Exercise description: Would you give back exactly the lines from the line with "scientific name: Bos taurus" through the end of the entries below, both included, but none of the pictures?

(Stored data entries)
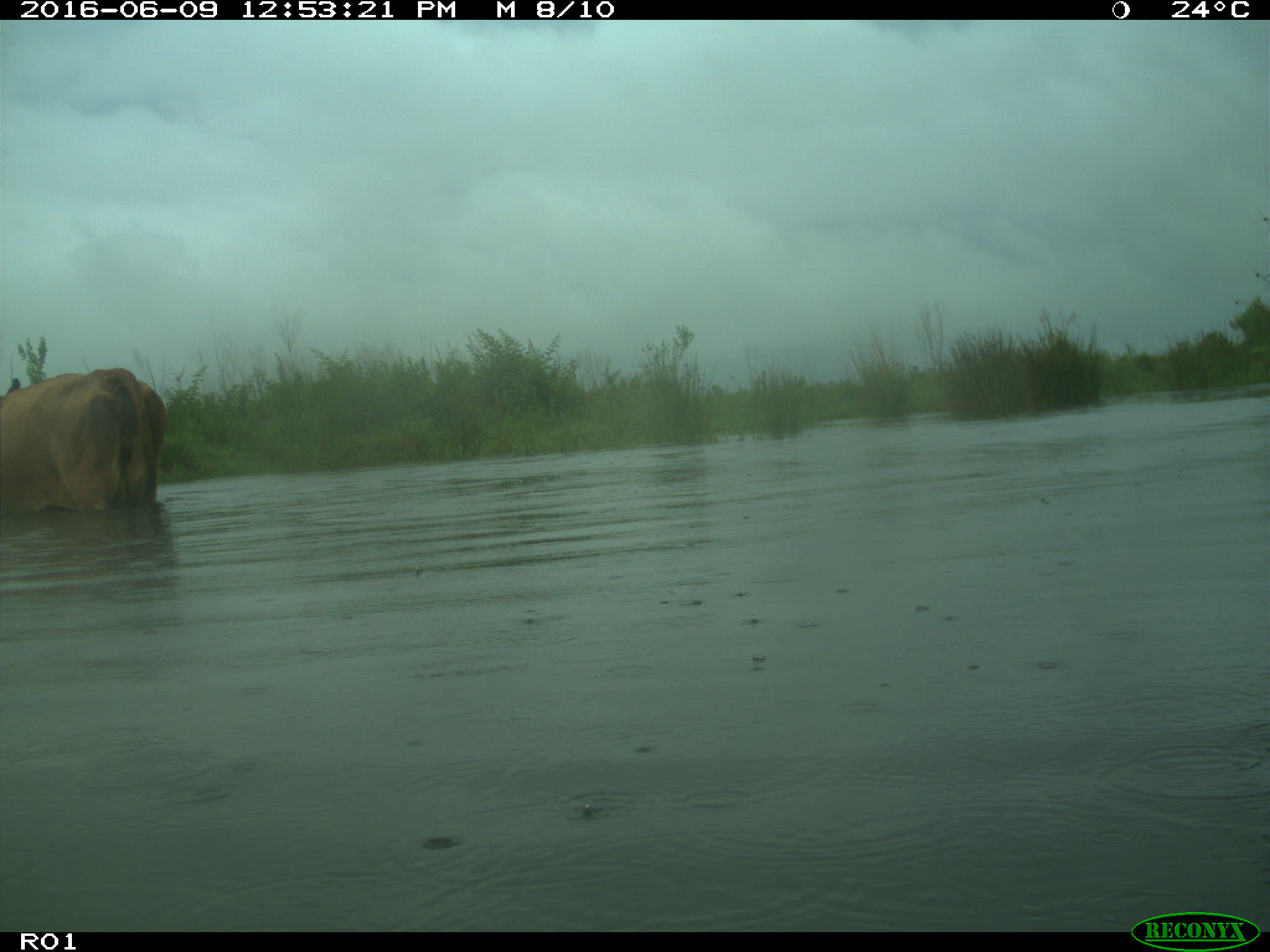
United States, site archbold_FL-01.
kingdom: Animalia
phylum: Chordata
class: Mammalia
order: Artiodactyla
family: Bovidae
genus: Bos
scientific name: Bos taurus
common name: domestic cow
Bos taurus (domestic cow).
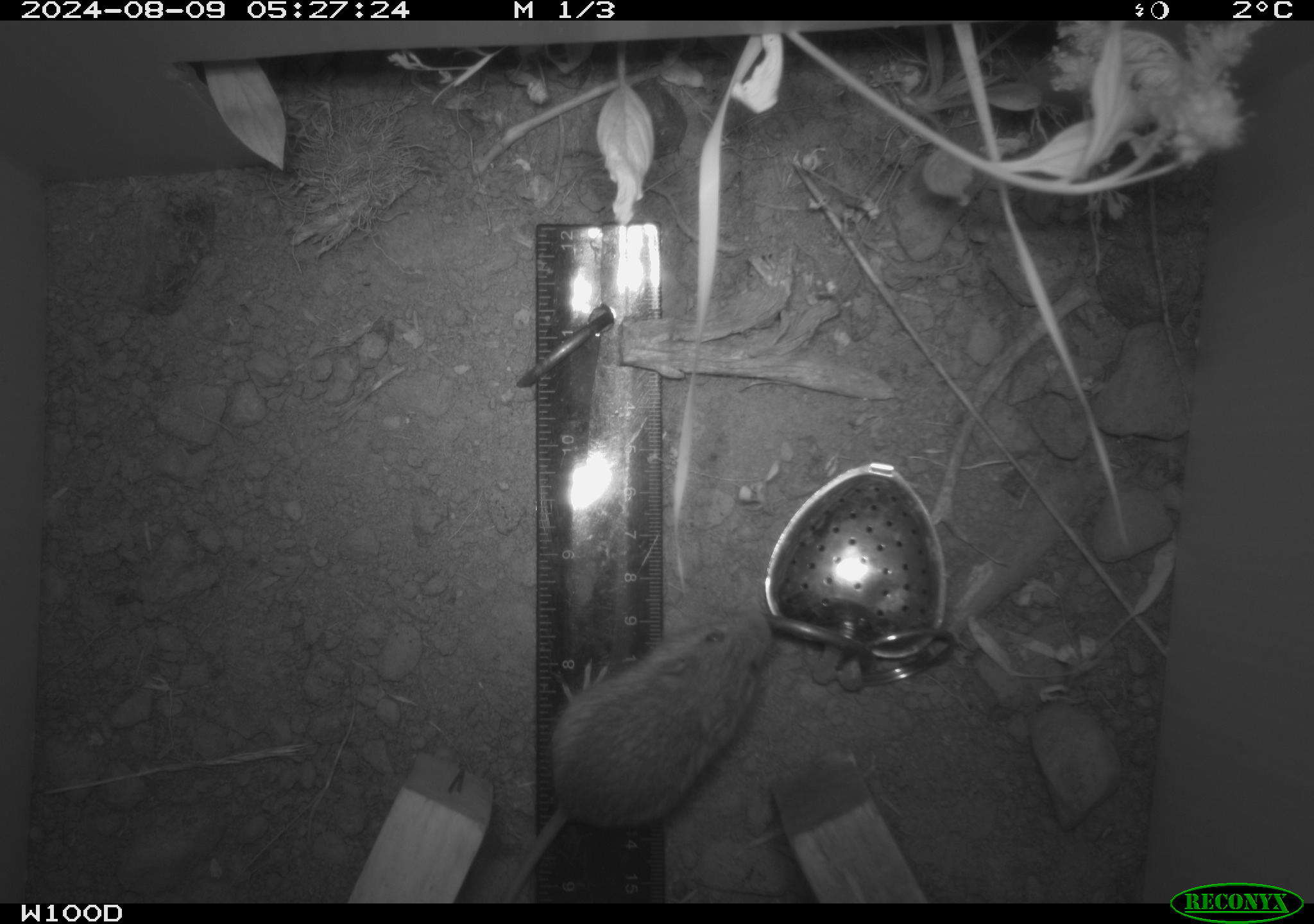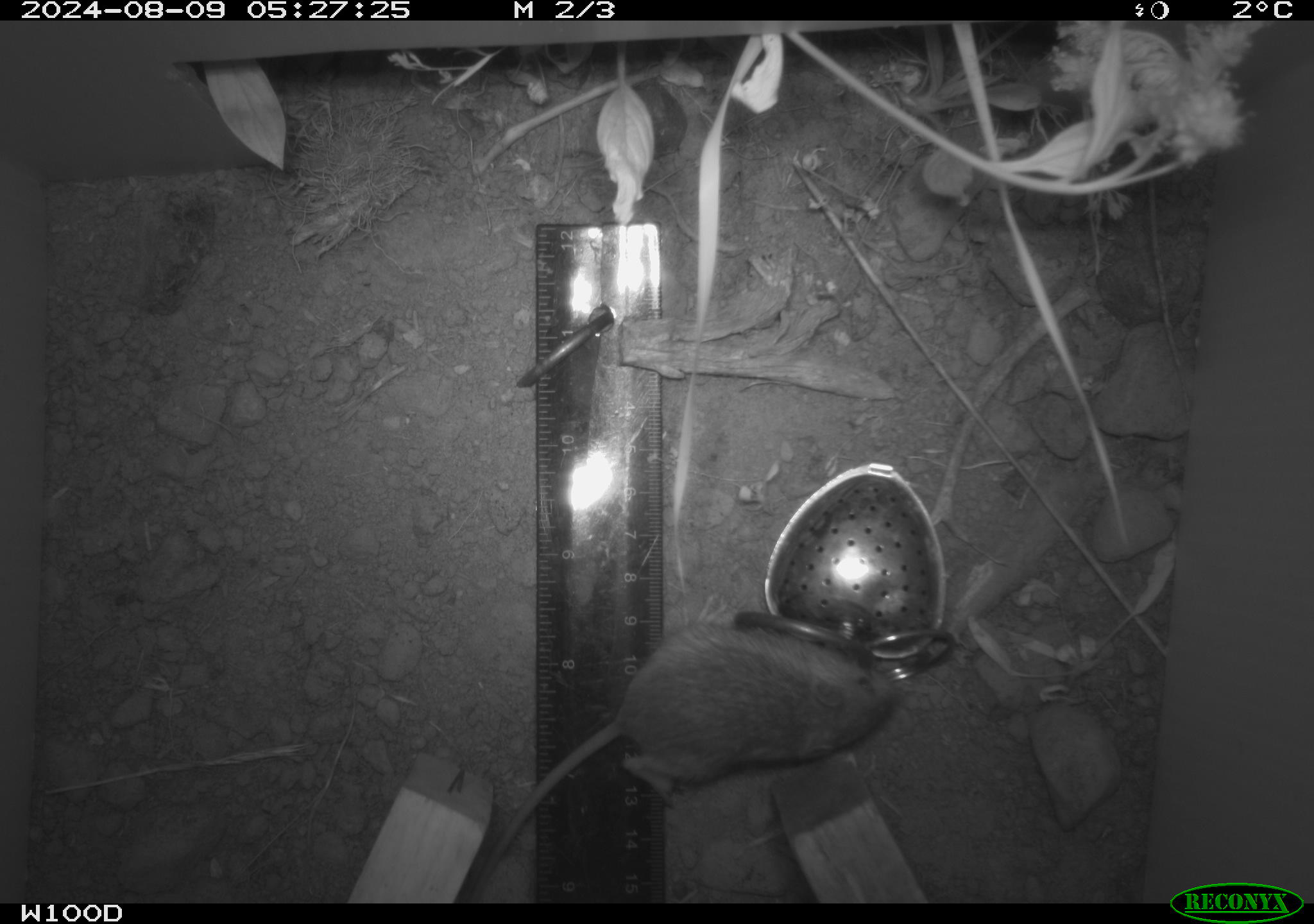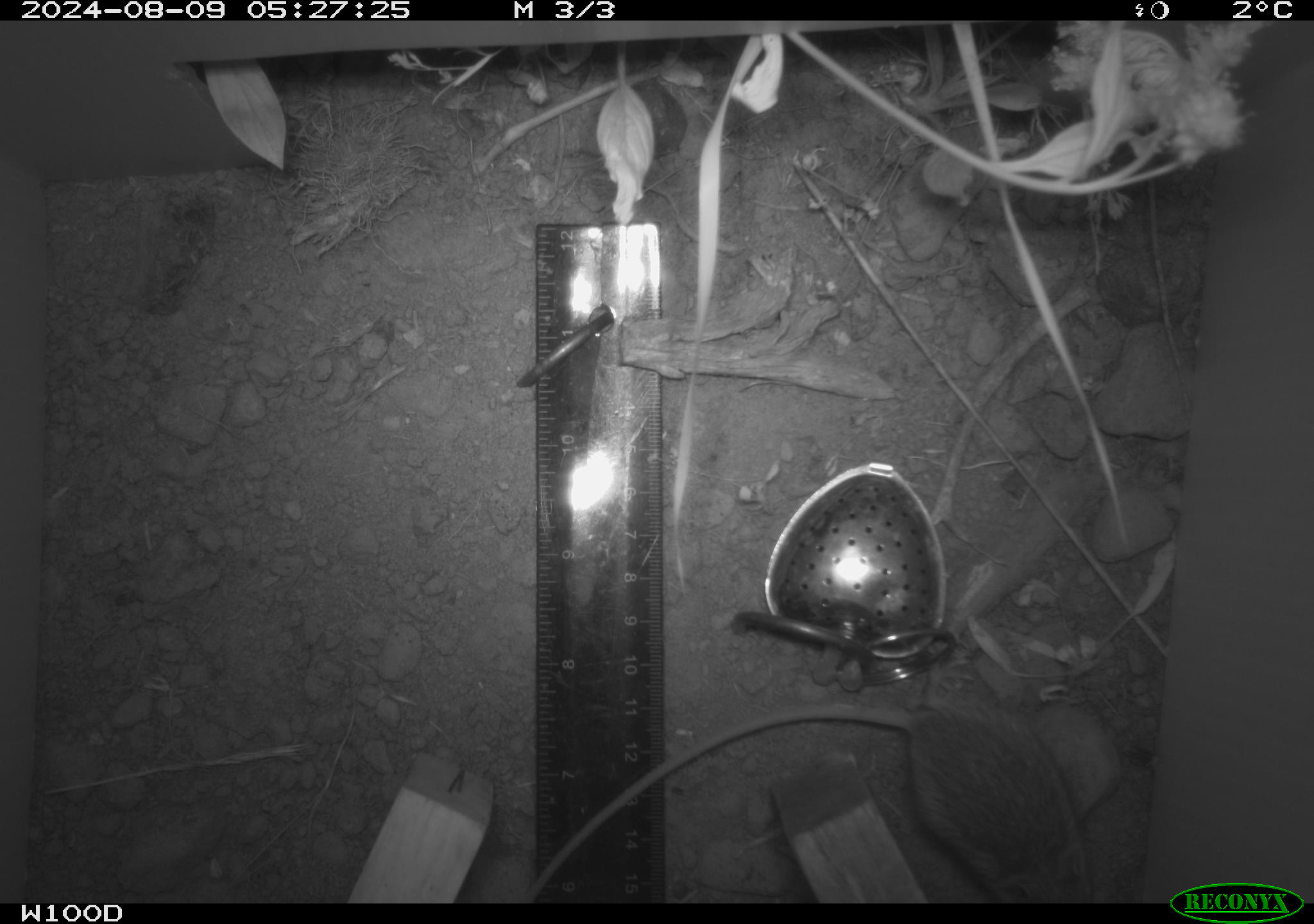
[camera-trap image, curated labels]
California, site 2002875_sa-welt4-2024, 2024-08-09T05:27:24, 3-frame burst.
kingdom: Animalia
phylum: Chordata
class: Mammalia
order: Rodentia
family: Zapodidae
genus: Zapus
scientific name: Zapus princeps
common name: pacific jumping mouse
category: south-western jumping mouse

Task result:
scientific name: Bos taurus
common name: domestic cow
Bos taurus (domestic cow).
[camera-trap image, curated labels]
California, site 2002875_sa-welt4-2024, 2024-08-09T05:27:24, 3-frame burst.
kingdom: Animalia
phylum: Chordata
class: Mammalia
order: Rodentia
family: Zapodidae
genus: Zapus
scientific name: Zapus princeps
common name: pacific jumping mouse
category: south-western jumping mouse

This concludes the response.